You can wrap read_html
in the GET
function from httr
package
e.g. if your original code was
library(rvest)
library(dplyr)
my_url <- "https://stackoverflow.com/questions/48722076/how-to-set-timeout-in-rvest"
x <- my_url %>% read_html(.)
then you could replace it with
library(httr)
# Allow 10 seconds
my_url %>% GET(., timeout(10)) %>% read_html
# Allow 30 seconds
my_url %>% GET(., timeout(30)) %>% read_html
Example
To put it to the test, try setting an extremely short timeout period (e.g. a hundredth of a second)

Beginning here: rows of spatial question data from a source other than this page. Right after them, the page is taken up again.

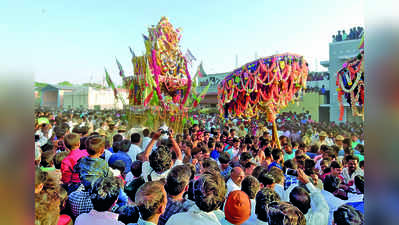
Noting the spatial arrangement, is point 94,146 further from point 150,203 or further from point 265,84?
point 265,84

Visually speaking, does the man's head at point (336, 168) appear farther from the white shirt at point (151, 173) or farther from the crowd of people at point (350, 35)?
the crowd of people at point (350, 35)

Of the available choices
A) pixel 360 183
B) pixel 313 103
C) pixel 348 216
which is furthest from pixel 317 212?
pixel 313 103

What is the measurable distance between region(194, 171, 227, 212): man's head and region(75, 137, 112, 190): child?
928mm

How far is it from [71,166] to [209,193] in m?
1.77

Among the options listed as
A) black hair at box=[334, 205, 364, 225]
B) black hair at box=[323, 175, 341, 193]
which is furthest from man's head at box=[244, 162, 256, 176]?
black hair at box=[334, 205, 364, 225]

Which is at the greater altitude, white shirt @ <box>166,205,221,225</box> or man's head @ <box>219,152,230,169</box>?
man's head @ <box>219,152,230,169</box>

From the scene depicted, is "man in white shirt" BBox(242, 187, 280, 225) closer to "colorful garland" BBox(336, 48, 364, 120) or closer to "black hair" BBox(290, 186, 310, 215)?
"black hair" BBox(290, 186, 310, 215)

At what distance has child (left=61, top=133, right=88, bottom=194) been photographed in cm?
246

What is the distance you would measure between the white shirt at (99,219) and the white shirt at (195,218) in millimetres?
372

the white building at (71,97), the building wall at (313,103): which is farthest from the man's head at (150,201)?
the white building at (71,97)

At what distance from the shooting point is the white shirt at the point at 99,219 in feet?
5.36
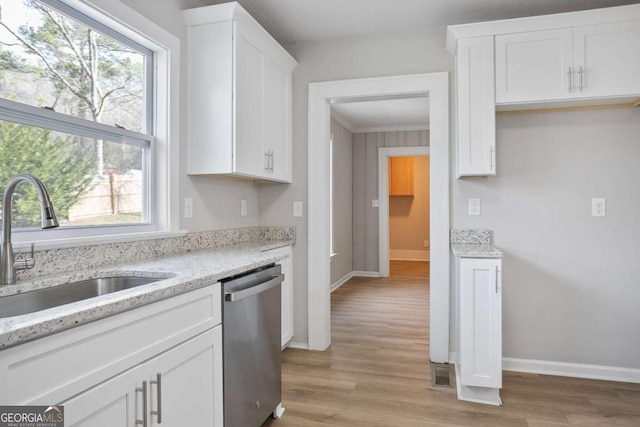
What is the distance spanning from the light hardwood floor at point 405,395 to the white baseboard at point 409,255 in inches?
200

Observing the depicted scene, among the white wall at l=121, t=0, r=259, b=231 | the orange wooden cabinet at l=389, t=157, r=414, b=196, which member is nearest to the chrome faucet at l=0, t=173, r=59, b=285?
the white wall at l=121, t=0, r=259, b=231

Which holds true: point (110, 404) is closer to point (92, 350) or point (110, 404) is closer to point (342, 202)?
point (92, 350)

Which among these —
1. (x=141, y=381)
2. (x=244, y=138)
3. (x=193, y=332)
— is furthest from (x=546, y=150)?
(x=141, y=381)

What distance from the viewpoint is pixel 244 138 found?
250cm

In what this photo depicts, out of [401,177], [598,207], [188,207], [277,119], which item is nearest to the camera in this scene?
[188,207]

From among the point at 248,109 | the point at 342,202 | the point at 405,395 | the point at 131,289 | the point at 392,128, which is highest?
the point at 392,128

# Allow an unreasonably short amount of time so the request errors rather than hangs indefinitely
my_url %>% GET(., timeout(0.01)) %>% read_html
# Error in curl::curl_fetch_memory(url, handle = handle) :
# Timeout was reached: Resolving timed out after 10 milliseconds
You can find some more examples here
Using it in a loop (e.g. 'skip to the next if timed out)
Try running this code. It supposes you have a number (3 in this case) of urls to visit (one the second url below will delay 3 seconds before providing the html - a great way to test the functionality you're looking for). We set the timeout for 2 seconds so we know it will fail. The tryCatch()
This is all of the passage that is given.